LOS ANGELES — Their dad was the King of Pop, but Michael Jackson’s three kids remain paupers on paper.
The planned trust fund for Prince, Paris and Blanket remains empty three years after Jackson’s tragic demise, despite almost $600 million generated posthumously from Jackson’s music, legendary likeness and salvaged assets.
Lawyers and accountants are still sorting through the singer’s towering pile of debts and legal bills, and the process could take another two to five years, one lawyer told the Daily News.
In the meantime, Jackson’s kids live on a family allowance tightly controlled by estate executors and overseen by a judge.
“The probate is still pending, and although almost all of Michael’s personal debt has been or is about to be paid in full, the estate is technically still in debt,” estate lawyer Howard Weitzman said. “Once all of the creditors’ claims, taxes and pending litigations have been resolved, the trusts will be funded per court order.”
He declined to speculate on the size of the leftover fortune expected to flow into the trust fund.
“(It’s) too early to speculate on any precise number for a value.
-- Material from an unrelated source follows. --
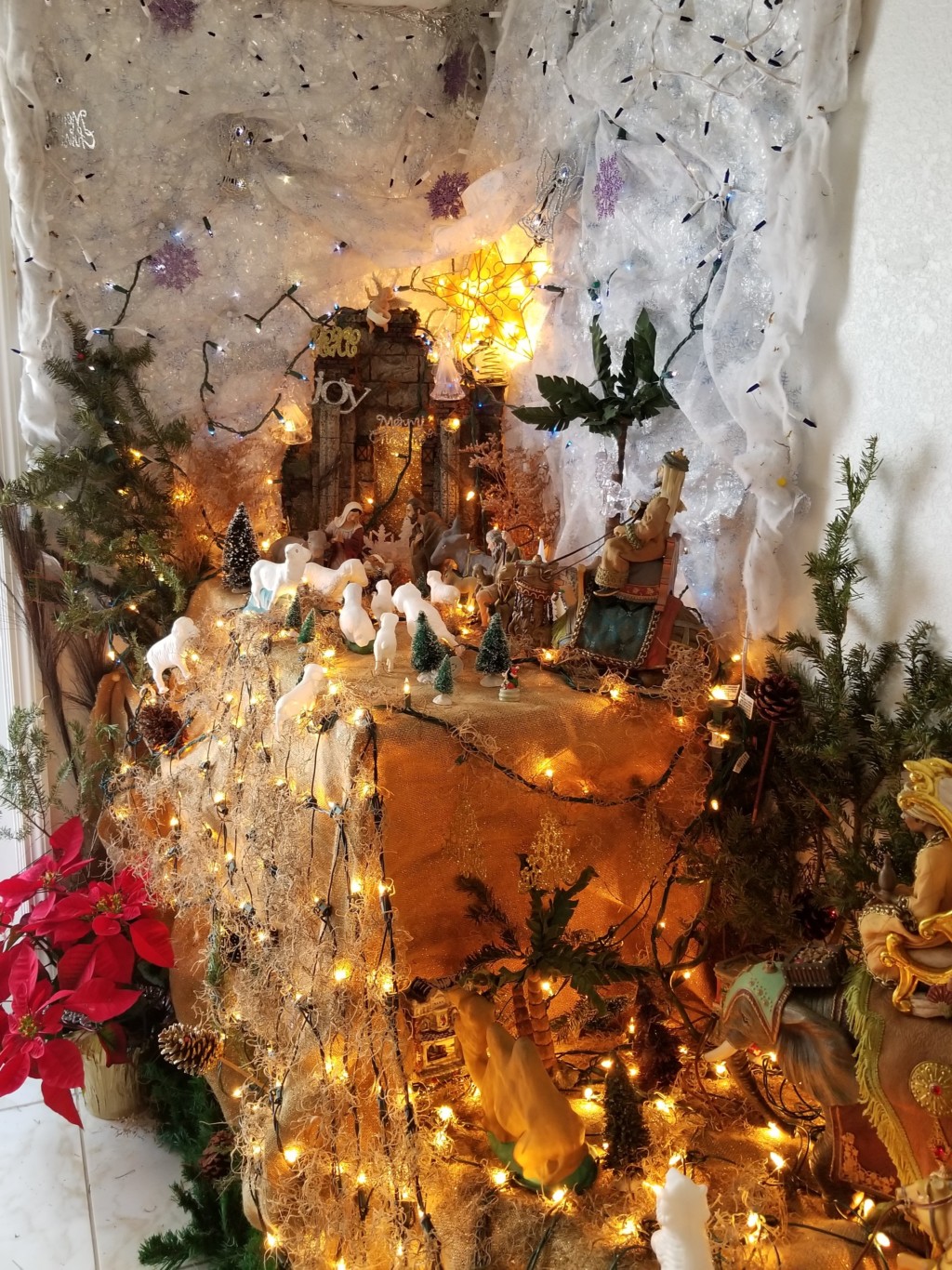 Pesebre 1 Noche de Paz, Noche de Amor. La Magia de la Nochebuena. Marielena Aguilar Contributor Miami Moms Blog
It will be a substantial number, I’m certain,” Weitzman said.
Incredibly, estate lawyers still have to deal with upward of $100 million in financial responsibilities.
The “Michael Jackson Family Trust” calls for the singer’s three kids to share 50% of the trust balance, with the other half going to the Gloved One’s mother, Katherine Jackson, during her lifetime.
Katherine — the kids’ 82-year-old guardian and co-estate administrator — has not received a dime from her portion of the trust, either.
She, too, remains on an allowance, and the financial situation has sparked issues among some members of the Jackson clan, who went to war over Katherine this summer.
Michael’s disinherited brothers Randy and Jermaine and sisters Janet and Rebbie whisked Katherine away to an Arizona spa for “health reasons” and demanded estate executors John Branca and John McClain resign, citing alleged fraud.
Paris, 14, waged a scathing Twitter campaign to get her grandmother home, and a judge temporarily stripped Katherine of guardianship.
Michael’s siblings claimed their actions weren’t motivated by money, but another source told The News some relatives want to accelerate Katherine’s access to Michael’s cash because she most likely would share the wealth with them before she dies.
“To some of Katherine’s children, this is a shocking situation. They see on paper that Michael has made $600 million and cannot understand why all of it is not going to the family,” a separate source told The News. “This has been the case for a long time. They always think the worst is happening and people are taking money.”
Michael’s children may be broke on paper, but they enjoy a lavish lifestyle in a gated mansion with private schooling, round-the-clock security and vacations — all at a cost of more than $70,000 a month.
In the long term, Prince, 15; Blanket, 10, and Paris will end up multimillionaires thanks to their dad’s enduring popularity, his purchase of a 50% stake in the Sony/ATV music catalogue that owns much of the Beatles’ iconic music and shrewd business deals by his estate.
Since Michael’s death, the executors have turned his legacy into a moneymaking machine with lucrative music, theatrical and merchandising deals.
On Michael’s orders, Prince, Paris and Blanket will each have to wait until they’re 21 to touch their riches — but by then they will land whopping regular handouts.
They get lump sums at ages 30, 35 and 40, the trust states.
Blanket could walk off with $250 million when he reaches the big 4-0.
In the meantime, the kids appear to be thriving.
Since Michael died, “multiple millions of dollars from (estate) earnings have been spent for the children and for Mrs. Jackson as well,” Weitzman said.
Katherine Jackson’s lawyer Perry Sanders also is seeking an audit of the estate’s earnings.
“My audit is being done to see the details of where the money is coming from and where it is going,” he said. “The beneficiaries should be entitled to all detailed documentation so they can see what their money is paying for.”
Planned trust fund for Michael Jackson’s children remains empty three years after King of Pop’s tragic demise
In the meantime, Prince, Paris and Blanket live on a family allowance tightly controlled by estate executors and overseen by a judge.